En el momento en que nos conocimos, se aventuraba en ella el proceso de fatiga que suele invadirnos a la llegada del inequívoco final de la vida laboral, cuando vemos ceder nuestro entusiasmo por aquello que nos ha apasionado, pues surge la misteriosa exigencia de volcar nuestra pasión hacia horizontes de más profunda fertilidad, y fui testigo del implacable proceso de transición en que el rigor cede espacios, porque parece más sabio destinar la fuerza que se extingue a materias distantes de aquellas que distraen nuestra futilidad cotidiana.
 
Descubrió el real sentido de la vida, y la providencia le envió el amor que procuraba, y como en los cuentos, irrumpió el amante caballero que la había amado desde siempre para transformarse en su segundo marido, y ella se entregó, y recuperó un período de suma felicidad, acompañada de halagos y paseos por el mundo.
 
Ganó en sabiduría, y yo encontré respuesta en ella para muchas de las inquietudes que me habían hecho incursionar en un mundo tan ajeno al mío. ¡Como sentí que ganaba en el conocimiento del género humano en el transcurso de esos días! ¡Cómo descubrí sensibilidades a veces ausentes en el hostil y frío mundo de la ingeniería!
 
En el largo desfile de obras, acompañado de importantes personajes de la escena nacional que presentamos, hubo encuentros y desencuentros, motivados por el riesgo en la inversión y la subjetiva medición del aporte financiero y artístico, variables tan difíciles de evaluar en el resultado, si las partes no asumen una buena cuota de generosidad.
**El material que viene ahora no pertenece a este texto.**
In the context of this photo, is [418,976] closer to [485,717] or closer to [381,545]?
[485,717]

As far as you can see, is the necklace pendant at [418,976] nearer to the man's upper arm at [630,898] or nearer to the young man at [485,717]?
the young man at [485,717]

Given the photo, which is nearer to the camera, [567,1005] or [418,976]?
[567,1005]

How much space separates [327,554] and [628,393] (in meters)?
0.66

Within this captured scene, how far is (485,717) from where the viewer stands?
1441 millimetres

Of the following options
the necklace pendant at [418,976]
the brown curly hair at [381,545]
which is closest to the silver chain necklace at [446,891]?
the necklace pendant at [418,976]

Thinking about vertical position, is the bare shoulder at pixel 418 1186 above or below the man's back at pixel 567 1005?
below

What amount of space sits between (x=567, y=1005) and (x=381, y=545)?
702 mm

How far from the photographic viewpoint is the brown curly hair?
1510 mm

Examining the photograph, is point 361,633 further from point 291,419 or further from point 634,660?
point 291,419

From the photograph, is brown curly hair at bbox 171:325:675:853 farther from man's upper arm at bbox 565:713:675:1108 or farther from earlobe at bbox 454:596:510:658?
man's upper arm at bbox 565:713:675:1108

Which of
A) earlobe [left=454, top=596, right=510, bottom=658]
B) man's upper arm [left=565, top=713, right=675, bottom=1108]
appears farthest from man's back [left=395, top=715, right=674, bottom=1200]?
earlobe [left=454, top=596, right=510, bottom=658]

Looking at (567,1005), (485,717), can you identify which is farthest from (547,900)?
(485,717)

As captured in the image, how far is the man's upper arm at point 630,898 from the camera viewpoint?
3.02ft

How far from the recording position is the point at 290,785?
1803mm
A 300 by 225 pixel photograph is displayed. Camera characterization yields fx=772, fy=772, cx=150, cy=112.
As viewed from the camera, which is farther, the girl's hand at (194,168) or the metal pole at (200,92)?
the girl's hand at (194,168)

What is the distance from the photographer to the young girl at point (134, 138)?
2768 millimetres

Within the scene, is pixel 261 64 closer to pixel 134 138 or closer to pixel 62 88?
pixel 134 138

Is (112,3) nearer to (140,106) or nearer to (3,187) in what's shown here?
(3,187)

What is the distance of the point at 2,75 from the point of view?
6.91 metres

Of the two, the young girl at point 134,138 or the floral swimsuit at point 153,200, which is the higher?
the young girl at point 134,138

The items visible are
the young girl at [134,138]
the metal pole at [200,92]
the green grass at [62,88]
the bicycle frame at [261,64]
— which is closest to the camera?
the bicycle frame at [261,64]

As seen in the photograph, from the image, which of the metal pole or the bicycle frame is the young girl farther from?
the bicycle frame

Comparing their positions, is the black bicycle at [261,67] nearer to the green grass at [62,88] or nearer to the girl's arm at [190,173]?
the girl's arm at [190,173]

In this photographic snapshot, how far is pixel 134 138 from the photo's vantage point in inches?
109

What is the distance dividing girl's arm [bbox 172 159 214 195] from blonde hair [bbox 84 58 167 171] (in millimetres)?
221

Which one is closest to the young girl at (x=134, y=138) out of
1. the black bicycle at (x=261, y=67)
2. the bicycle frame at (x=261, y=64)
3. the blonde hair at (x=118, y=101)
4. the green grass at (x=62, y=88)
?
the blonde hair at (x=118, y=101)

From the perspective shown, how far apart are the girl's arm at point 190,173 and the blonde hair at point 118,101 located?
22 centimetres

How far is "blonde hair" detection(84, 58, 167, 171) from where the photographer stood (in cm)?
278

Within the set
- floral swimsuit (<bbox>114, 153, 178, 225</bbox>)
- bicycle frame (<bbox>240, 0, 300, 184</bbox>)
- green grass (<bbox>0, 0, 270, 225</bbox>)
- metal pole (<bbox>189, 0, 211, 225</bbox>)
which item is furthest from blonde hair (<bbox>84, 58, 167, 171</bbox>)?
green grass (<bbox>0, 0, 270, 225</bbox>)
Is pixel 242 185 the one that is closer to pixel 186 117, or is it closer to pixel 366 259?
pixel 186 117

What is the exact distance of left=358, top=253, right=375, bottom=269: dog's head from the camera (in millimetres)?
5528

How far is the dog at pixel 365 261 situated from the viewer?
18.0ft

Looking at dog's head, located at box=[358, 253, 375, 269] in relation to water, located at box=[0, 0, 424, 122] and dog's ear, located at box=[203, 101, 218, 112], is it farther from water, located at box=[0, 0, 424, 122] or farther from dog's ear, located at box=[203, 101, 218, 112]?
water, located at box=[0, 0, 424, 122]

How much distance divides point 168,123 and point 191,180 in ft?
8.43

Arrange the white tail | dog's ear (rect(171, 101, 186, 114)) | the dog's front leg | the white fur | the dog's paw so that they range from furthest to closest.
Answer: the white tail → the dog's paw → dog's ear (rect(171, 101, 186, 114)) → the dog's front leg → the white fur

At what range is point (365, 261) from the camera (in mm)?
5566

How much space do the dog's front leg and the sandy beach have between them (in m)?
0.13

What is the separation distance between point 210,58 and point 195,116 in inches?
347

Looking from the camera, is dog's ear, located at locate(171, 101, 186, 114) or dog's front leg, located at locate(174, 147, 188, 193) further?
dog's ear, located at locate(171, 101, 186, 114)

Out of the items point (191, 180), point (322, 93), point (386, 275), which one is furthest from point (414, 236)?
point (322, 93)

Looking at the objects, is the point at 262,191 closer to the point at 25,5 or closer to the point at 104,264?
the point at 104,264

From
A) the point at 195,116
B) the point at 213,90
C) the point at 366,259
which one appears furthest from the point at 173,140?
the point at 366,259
Conocí de su parte - pues la usaba “El Hugo” - la expresión recurrente de que el éxito tiene mil padres y el fracaso es huérfano, y durante algunos años vivimos ambos casos. Enfrentados a la inconmensurable y veleidosa fuerza del ego del artista, tuvimos un gran éxito y rumiamos muchos fracasos. Me di cuenta que sin su presencia activa, la sala no saldría adelante, y se la ofrecí… ¡Dudó! ¡Lo pensó! Y decidió acertadamente - concluí después de un tiempo -que tenía otros planes, y sentenció de esa forma, nuestro afectuoso y gradual distanciamiento.
 
Han pasado los días, y aferrado a su imagen, yo he continuado trotando. Sus restos fueron cremados hace unos días y yo he leído que la ceremonia del adiós ha sido hermosa y sus hijas aceptan tranquilas el designio del destino, porque su partida, ciertamente apresurada, le evitó la triste condición que suele imponernos el avance de la enfermedad que padecía. Tal vez, la irrestricta dignidad de que siempre hizo gala, la indujo a acelerar el proceso de su partida.
 
Llego de mi trote. ¡Se esfumó! Como uno más de los que he alentado, el sueño que alenté un día. Ya no se oye el sonido de raquetas y no conmueve el ansioso tranco del actor la lánguida tarde del domingo. Nuestras pasiones descansan aquietadas - como las aguas que se entregan al mar – ante el inexorable paso de los años. 
 
Cierto es que no asistí a su ceremonia fúnebre, pero la he despedido a mi manera ¡A ratos! Y me asiste la secreta y soberbia convicción de que ella lo ha percibido.¡Y quién osa refutarme! Tal vez un día, en algún lugar insospechado, podamos materializar el proyecto que aquí no alcanzamos a concluir.
 
Ahora, mientras escribo, acudo al refugio que me proporciona la Misa de Requiem de Mozart. Sus sobrecogedoras notas, me invaden de un implacable dolor ante la fragilidad del destino que nos rige, escurren hasta la resignación que se arraiga en su logro de una vida plena, y exaltan mi espíritu con la esperanza eterna y la trascendencia que supera a la muerte física.
Y me quedo pensando en el inescrutable misterio que encierra la muerte y la inexpresable paz que le inviste.